Selon le Financial Times, OpenAI reconfigure son programme d’infrastructure « Stargate » en privilégiant nettement la location de capacité de calcul plutôt que l’extension de sites en propre. L’objectif reste inchangé côté puissance, mais la trajectoire passe désormais par une série d’accords bilatéraux de grande ampleur, avec Microsoft au centre du dispositif.
Un schéma Nscale → Microsoft → OpenAI, et un recentrage des chantiers
D’après les sources citées, OpenAI continuera d’exploiter les ressources prévues sur l’ancien site « Stargate · Norvège » porté par Nscale, mais via une chaîne d’approvisionnement indirecte : Nscale livrerait la capacité à Microsoft, qui la mettrait ensuite à disposition d’OpenAI. Le groupe de Redmond servirait ainsi de plaque tournante, absorbant la construction et l’opérationnel pour fluidifier le déploiement.
Conséquence collatérale, Microsoft prendrait aussi le relais sur d’autres maillons du plan initial. En plus du site norvégien, l’entreprise devrait reprendre l’extension de Crusoe à Abilene (Texas), initialement identifiée comme première phase d’agrandissement dans l’écosystème Stargate. Le message envoyé aux partenaires touchés est clair : continuité d’exécution, mais sous bannière Microsoft.

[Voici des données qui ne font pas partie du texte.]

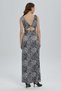 Black and White Elara Satin Dress with Back Detail - 4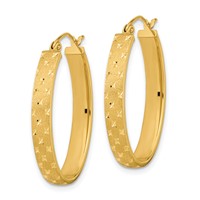 14K Yellow Gold Polished Satin Diamond-cut Hoop Earrings view 2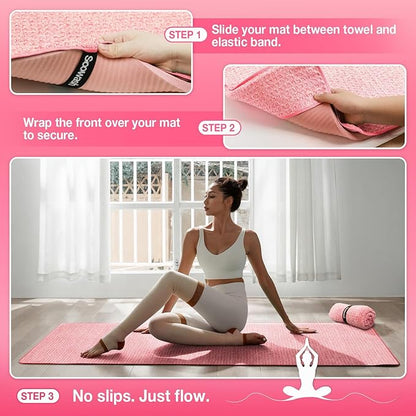 2 Pack Hot Yoga Towel Yoga Mat Towels Non Slip for Hot Yoga Stickyfiber Microfiber Quick Dry Soft Absorbent with Corner Pockets Cover Bikram Pilates Exercise Fitness 24" X 72"Pink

Des engagements de puissance inchangés, une gouvernance différente
OpenAI viserait toujours des paliers de puissance massifs, avec 8 GW déjà « verrouillés » et une cible à 30 GW d’ici 2030 mentionnée précédemment. La bascule vers la location à grande échelle et les montages bilatéraux offre plus d’élasticité financière et opérationnelle, tout en mutualisant le risque autour de Microsoft, qui aligne sa feuille de route datacenter et énergétique sur ces besoins.
Sur le terrain, ce choix devrait accélérer l’accès aux GPU et aux interconnexions à grande largeur de bande, sans immobiliser OpenAI dans des cycles longs de construction. En contrepartie, la dépendance contractuelle vis-à-vis de Microsoft s’intensifie, y compris pour l’approvisionnement en énergie et le calendrier des mises en service.
Pour l’écosystème hardware, cette réallocation conforte le modèle « hyperscaler d’abord » sur les déploiements IA de très grande taille. Elle pourrait aussi resserrer la concurrence en amont sur les lots de cartes graphiques haut de gamme et les réseaux optiques internes, Microsoft pouvant agréger la demande et prioriser ses propres feuilles de route au détriment d’acteurs plus fragmentés.